Chief Exec of the British Banker’s Association, Anthony Browne, recently stated in The
Observer, that banks were planning to move out of the City. He wrote: “Their hands are hovering over the relocate button”.
It is believed that many banks have project teams designated to post-Brexit strategy. Mr Browne believes that smaller banks may move by the end of the year, with larger banks moving in the first quarter of 2017.
The issue with the majority of reporting on this, is the phrasing. Mr Browne uses the word “relocate”; other news titles have used “exodus”. Currently, this is not the case. Although banks may – and likely will – move some operations to another European location, it is hard to believe there will be an en-masse evacuation of the City.
An FX analyst, at Bank of America Merrill Lynch Global Research, says we don’t know the consequences yet, as “article 50” still hasn’t been invoked. Although the uncertainties are very relevant, the banks have not changed their behaviour yet. Furthermore, there will be significant economic impacts, if the financial sector were to move from London.
Moving the banks from the City could impact the EU just as much as the UK.
Any barriers to cross-border banking that are created, will cause inefficiencies for Europe. There are significant benefits of financial services clustering. London offers extremely close proximity to customers. Over 80% of hedge fund assets managed in Europe and around half of investment banking activity is conducted in London. Moreover, London is the centre of European private equity funds.

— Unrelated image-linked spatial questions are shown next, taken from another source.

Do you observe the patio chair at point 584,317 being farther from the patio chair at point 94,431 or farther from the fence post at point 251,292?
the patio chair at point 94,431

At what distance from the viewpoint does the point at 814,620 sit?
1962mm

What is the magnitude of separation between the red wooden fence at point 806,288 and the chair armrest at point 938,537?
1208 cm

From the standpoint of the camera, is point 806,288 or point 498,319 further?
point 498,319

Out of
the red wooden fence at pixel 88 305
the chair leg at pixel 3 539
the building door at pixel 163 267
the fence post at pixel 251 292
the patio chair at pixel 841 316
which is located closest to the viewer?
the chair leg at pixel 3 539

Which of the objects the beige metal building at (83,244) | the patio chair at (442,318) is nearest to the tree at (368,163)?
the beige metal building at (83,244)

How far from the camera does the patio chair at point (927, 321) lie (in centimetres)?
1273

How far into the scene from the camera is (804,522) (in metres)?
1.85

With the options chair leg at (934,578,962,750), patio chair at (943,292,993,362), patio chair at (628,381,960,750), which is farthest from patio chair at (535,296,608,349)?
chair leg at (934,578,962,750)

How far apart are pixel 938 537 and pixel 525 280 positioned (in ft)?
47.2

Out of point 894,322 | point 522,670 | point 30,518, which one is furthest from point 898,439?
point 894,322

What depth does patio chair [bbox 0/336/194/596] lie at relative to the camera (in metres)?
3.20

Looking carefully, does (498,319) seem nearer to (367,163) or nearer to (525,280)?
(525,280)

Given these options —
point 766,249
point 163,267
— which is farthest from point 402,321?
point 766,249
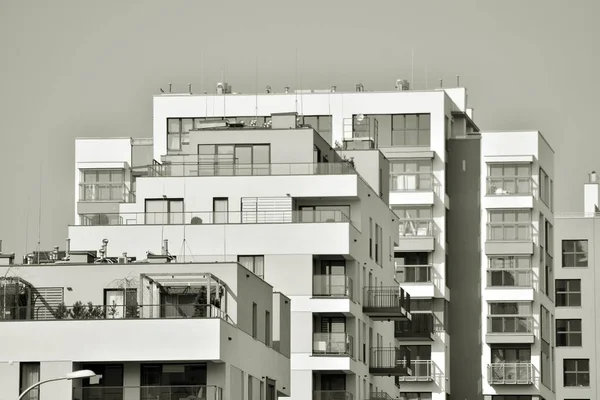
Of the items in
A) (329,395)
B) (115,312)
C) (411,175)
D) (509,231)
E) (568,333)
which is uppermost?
(411,175)

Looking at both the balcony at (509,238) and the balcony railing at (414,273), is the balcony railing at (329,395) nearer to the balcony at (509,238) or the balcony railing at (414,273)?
the balcony railing at (414,273)

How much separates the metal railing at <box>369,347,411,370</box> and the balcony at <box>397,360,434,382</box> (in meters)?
16.5

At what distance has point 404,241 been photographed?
4887 inches

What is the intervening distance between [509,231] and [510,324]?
5.71 meters

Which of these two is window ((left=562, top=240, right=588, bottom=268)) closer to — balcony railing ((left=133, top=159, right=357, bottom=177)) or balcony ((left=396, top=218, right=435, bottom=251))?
balcony ((left=396, top=218, right=435, bottom=251))

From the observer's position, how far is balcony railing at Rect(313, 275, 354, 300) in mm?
94875

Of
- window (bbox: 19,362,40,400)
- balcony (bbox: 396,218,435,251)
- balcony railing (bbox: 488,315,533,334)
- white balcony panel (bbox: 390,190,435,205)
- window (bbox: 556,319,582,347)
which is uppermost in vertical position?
white balcony panel (bbox: 390,190,435,205)

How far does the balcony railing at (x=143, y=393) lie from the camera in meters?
70.1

The City also has an exceptional quantity of highly-skilled labour. ING’s head of Financial Markets said: “even after Brexit, London has and will continue to have a deep labour talent pool”. This was after ING shifted some traders from mainland Europe to London in recent weeks.
Moody’s (ratings agency) has pointed to “equivalence”. This is where banks can access European markets, if they prove regulation is just as tough. However, these agreements may be difficult to come by.
What does this mean for students?
Labour markets are constantly being redesigned. As with all industries, we need to be aware of these changes and adapt as required. However, don’t be too alarmed yet by Mr Browne’s “relocate” comments. There are no certainties of the exit agreement yet.